Task: Reproduce word for word the passage of the Statistics class documentation between "For each statistical" and "Bernoulli chi-square statistic.", inclusive.

Page extract:

## Begin

Statistics
edu.rit.numeric

## Class Statistics

• `public class Statisticsextends Object`
Class Statistics provides static methods for doing statistical tests.

For each statistical test, there is a method that returns the "p-value" of the test statistic. This is the probability that the test statistic would have a value greater than or equal to the observed value if the null hypothesis is true.

• ### Method Summary

Methods
Modifier and TypeMethod and Description
`static double``bernoulliChiSquarePvalue(double chisqr)`
Returns the p-value of a Bernoulli chi-square statistic.
`static double``bernoulliChiSquareTest(long total, long measured)`
Do a Bernoulli chi-square test on the given data.
`static double``binomialKsTest(int[] data, int n)`
Do a Kolmogorov-Smirnov (K-S) test on the given data.
`static double``chiSquarePvalue(double N, double chisqr)`
Returns the p-value of a chi-square statistic.
`static double``chiSquareTest(double[] measured, double[] expected)`
Do a chi-square test on the given data.

## End

Source data:
## Begin

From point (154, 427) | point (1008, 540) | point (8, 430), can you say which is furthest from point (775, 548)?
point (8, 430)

## End

Solution for this exercise:
For each statistical test, there is a method that returns the "p-value" of the test statistic. This is the probability that the test statistic would have a value greater than or equal to the observed value if the null hypothesis is true.

• ### Method Summary

Methods
Modifier and TypeMethod and Description
`static double``bernoulliChiSquarePvalue(double chisqr)`
Returns the p-value of a Bernoulli chi-square statistic.